U.G.  Sinistra per Israele ha modificato il proprio nome in “Sinistra per Israele – due popoli due Stati” per evidenziare quello che è il suo obiettivo. Per dare concretezza e rendere credibile la propria azione, dovrebbe quantomeno indicare tappe intermedie che conducano a quello che chiamano orizzonte. Ad esempio: Sinistra per Israele dice di battersi per il ripristino della legalità internazionale. E come lo fa? Chi l’ha visto? potrebbe cominciare, per esempio, col chiedere un programma concreto di ritiro dei coloni dai territori occupati: 10.000 entro il 2025; 50.000 entro il 2026 e così via sino agli attuali 700.000. Non ha senso chiedere uno Stato di Palestina sovrano senza liberare il territorio dagli occupanti, peraltro fuorilegge. Solo con un programma concreto si rende credibile un’idea che altrimenti resta solo un orizzonte lontano e, forse, utile a guadagnare  tempo e realizzare una completa pulizia etnica. Il dubbio è legittimo e non va confuso con l’antisemitismo, tanto più che  il vero antisemitismo, quello mai sopito, si annida in una destra mondiale di cui il governo di Israele a pieno titolo fa parte e di cui fanno parte realtà islamofobiche, razziste e violente. Ebraiche e non. E questo, il congresso di “Sinistra per Israele-due popoli due Stati” lo sa, ma non ha trovato spazio nelle sue 10 tesi.

 

P.C. Un’ultima domanda a margine delle osservazioni sulle 10 tesi. Come ha reagito Sinistra per Israele allo spregio per la Corte Penale Internazionale mostrato dall’ungherese Orban accogliendo con tutti gli onori il carnefice di Tel Aviv che invece avrebbe dovuto arrestare?

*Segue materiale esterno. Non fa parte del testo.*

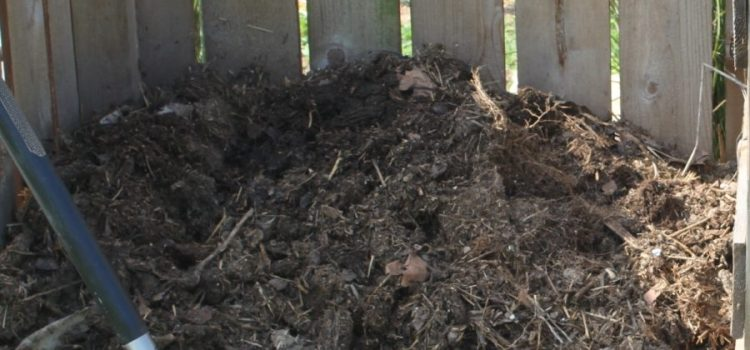 How To Make Great Compost – Fast!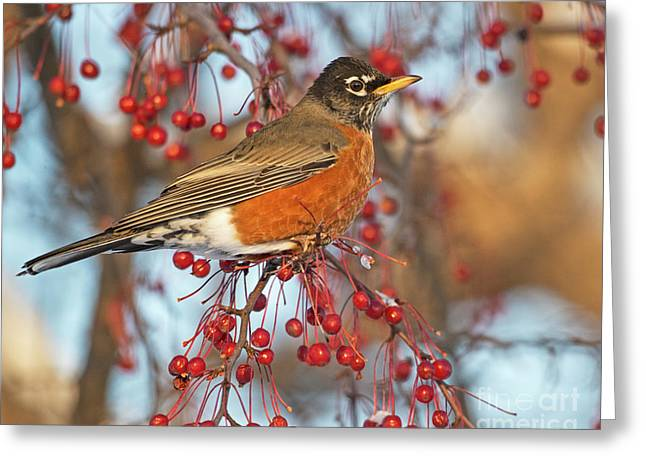 Greeting Card featuring the photograph Robin.. by Nina Stavlund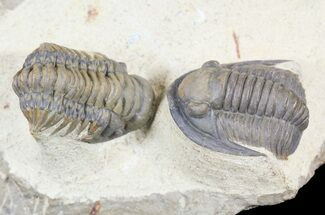 Beautiful Crotalocephalina & Cornuproetus Trilobite Association For Sale, #54338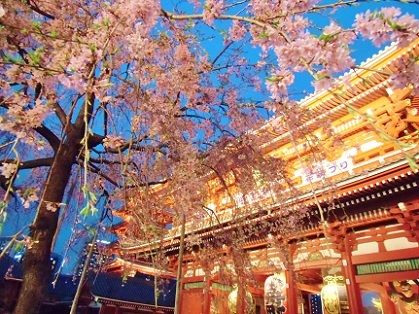 浅草寺 夜桜6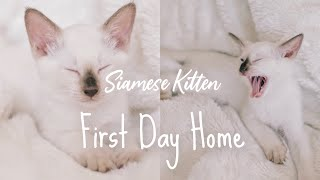 Siamese Kitten's First Day In the House! | Yoko's World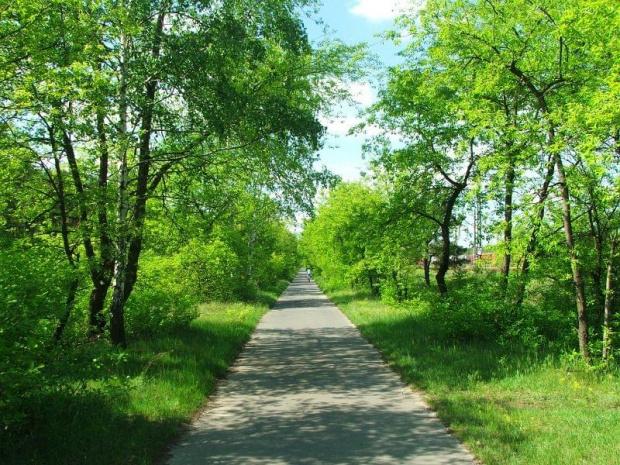 Jedziemy ścieżką wzdłuż torów kolejowych #droga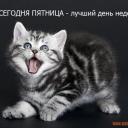 70190432_CHto_segodnya_pyatnica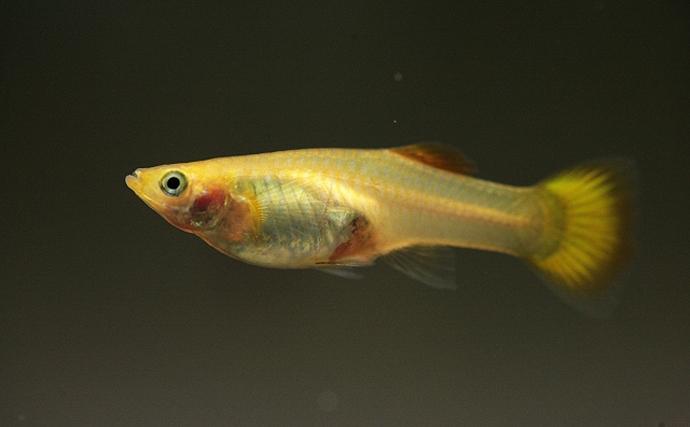 「騒音」が魚に与える影響を実験 平均余命が1割以上も短くなった?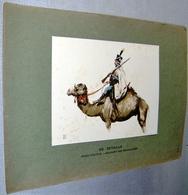 """Illustration « Armée D'Egypte – Régiment Des Dromadaires"""" ED. DETAILLE – Graveur Imprimeur GILLOT - Lithographies"""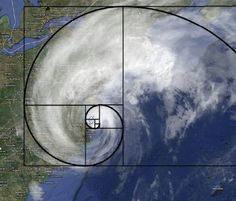 fibronacci in nature. 'Złota' zasada w naturze - blog. Ciekawe zajęcia z matematyki i nie tylko... http://www.inspirationgreen.com/index.php?q=fibonacci-sequence-in-nature.html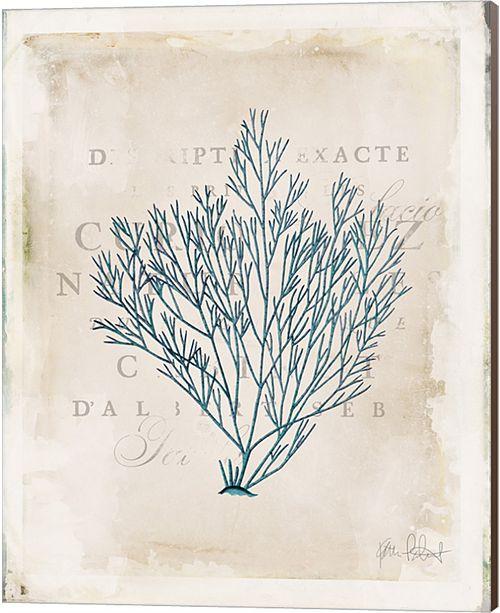 Metaverse Sea Garden Ii By Katie Pertiet Canvas Art
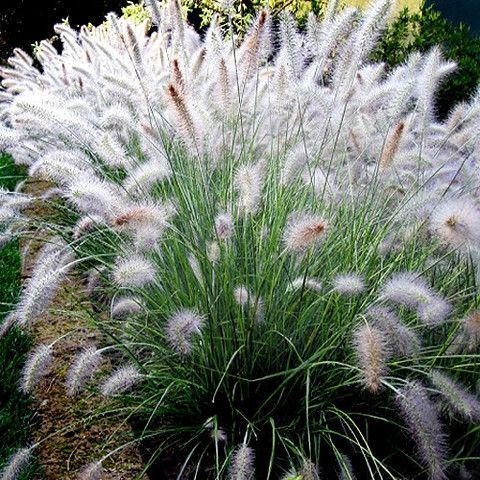 Dwarf Fountain Grass, Pennisetum alopecuroides 'Hameln' looks like a spray of thick, dark green foliage sprouting gracefully from the ground. Compact and round, the stems elegantly arch on all sides g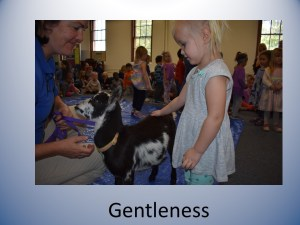 Slide9 1 - Gentleness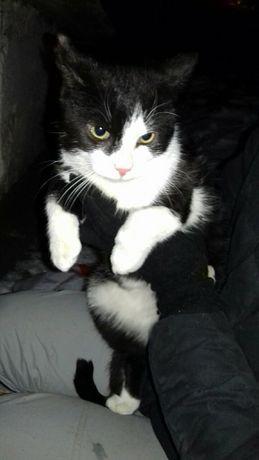 Выбросили в мороз на улицу домашнего котика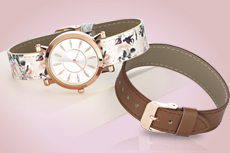 Trina Interchangeable Watch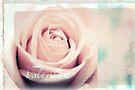 Valentine Rose by Vanessa Barklay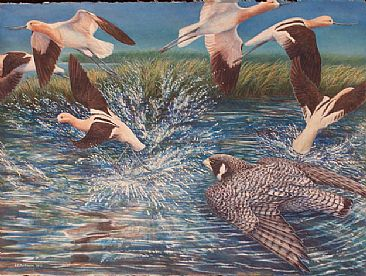 Avocet Rush - Peregrine Falcon & American Avocets by Linda Parkinson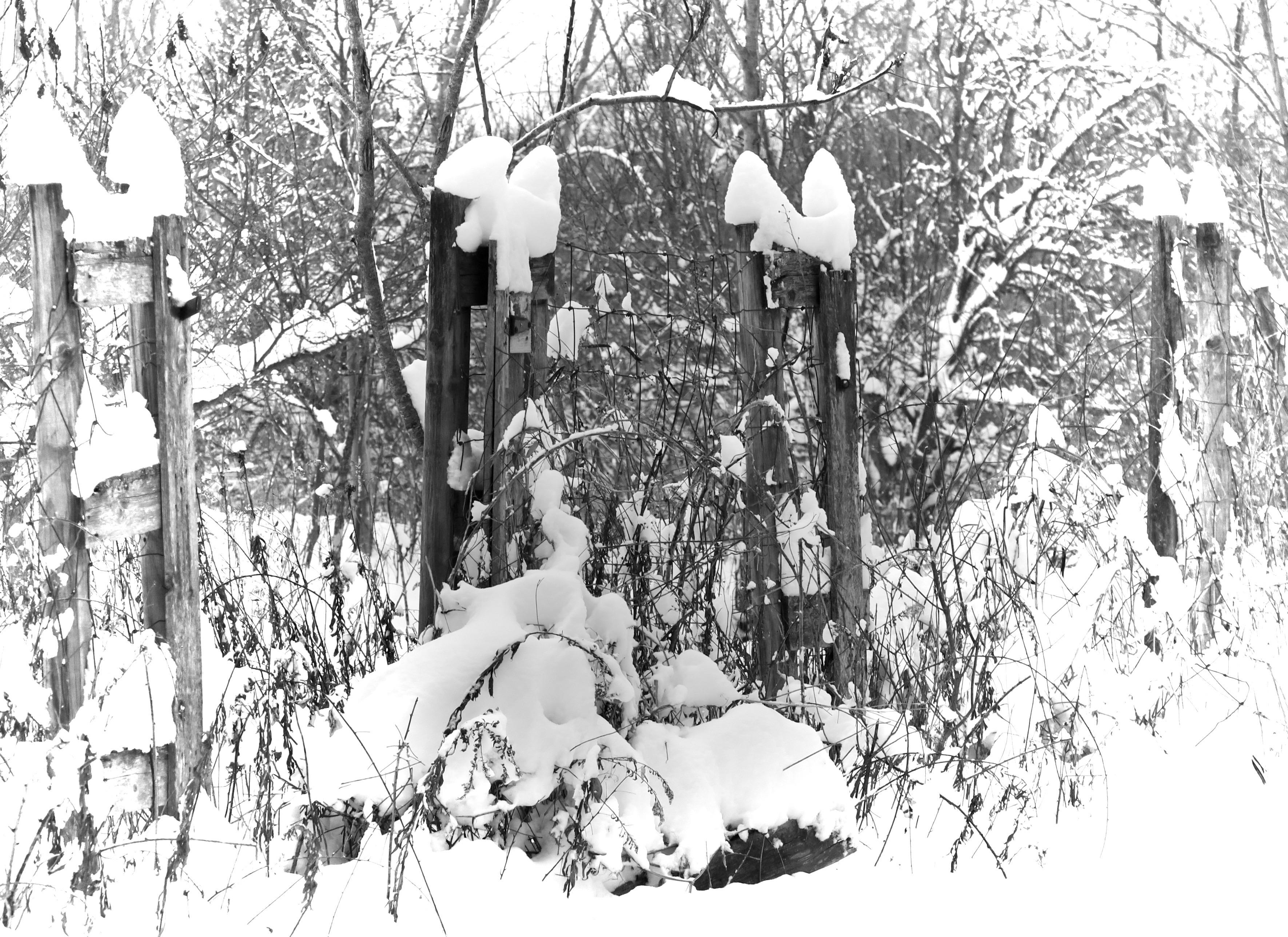 old-fence-around-a-garden-in-winter
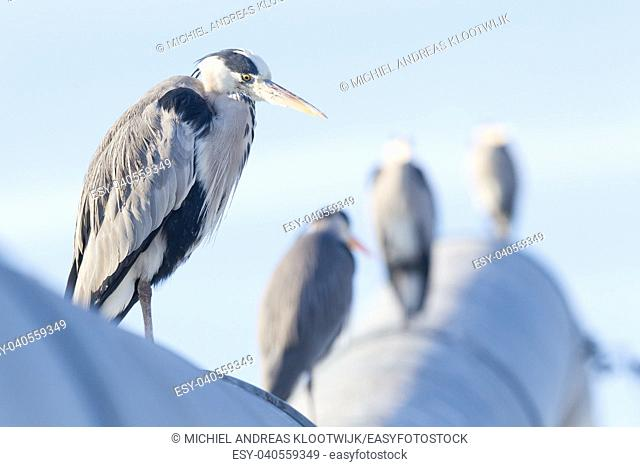 Image of a great blue heron, selective focus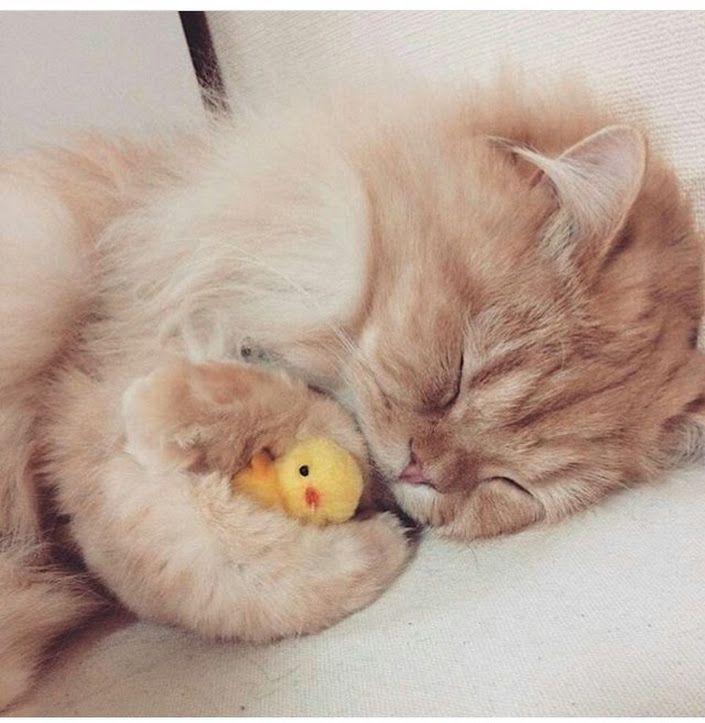Sladkij Son Kittens Cutest Cutest Kittens Ever Cat Sleeping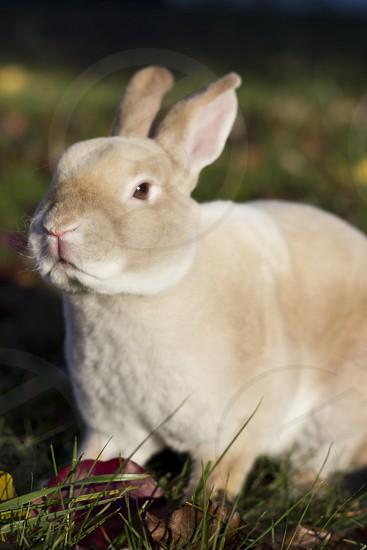 Mini Rex Rabbit photo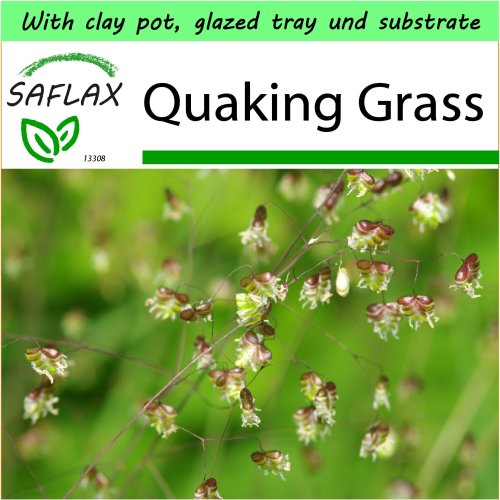SAFLAX Garden to Go - Quaking Grass - Briza media - 75 seeds - With clay pot, glazed tray, potting substrate and fertilizer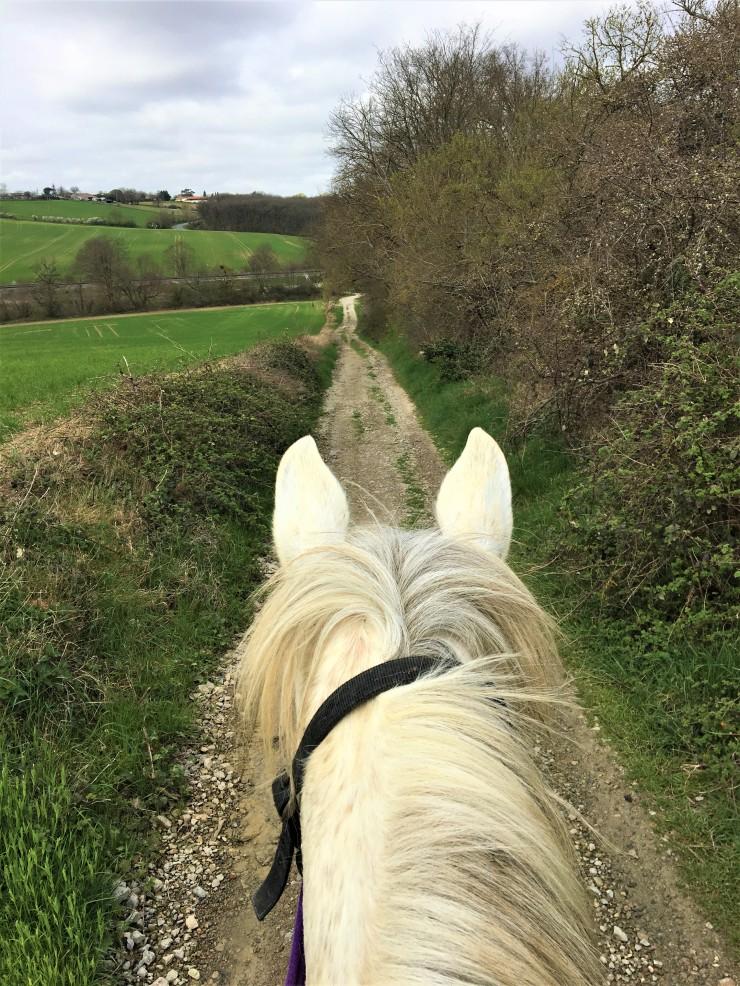balade à cheval à toulouse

U.G. Se una reazione c’è stata è rimasta segreta. Sinistra per Israele vuole la caduta di Netanyahu, uomo di destra, che nel suo blog definisce “Orban prima che lo fosse lo stesso Orban” ma non mi risulta sia stata presa alcuna posizione ufficiale circa lo spregio verso la CPI. Sinceramente sarei rimasto stupito del contrario!



* Ugo Giannangeli avvocato penalista, impegnato da sempre nel sociale, prevalentemente sui temi del carcere, della pena, della repressione delle lotte sociali e della solidarietà internazionale, in particolare a sostegno della resistenza del popolo palestinese. Osservatore internazionale al processo nel 2002 contro Marwan Barghouti e alle elezioni del 2006 in Palestina. Ha contribuito alla stesura del libro “Palestina” della collana “Crimini contro l’umanità” e alla riedizione nel 2018 del libro “Coi miei occhi” di Felicia Langer, entrambi editi da Zambon.  Ha contribuito alla nascita del movimento “ No M346 ad Israele” e del “Forum contro la guerra” di Venegono. Collabora con la Scuola dei diritti umani di Como.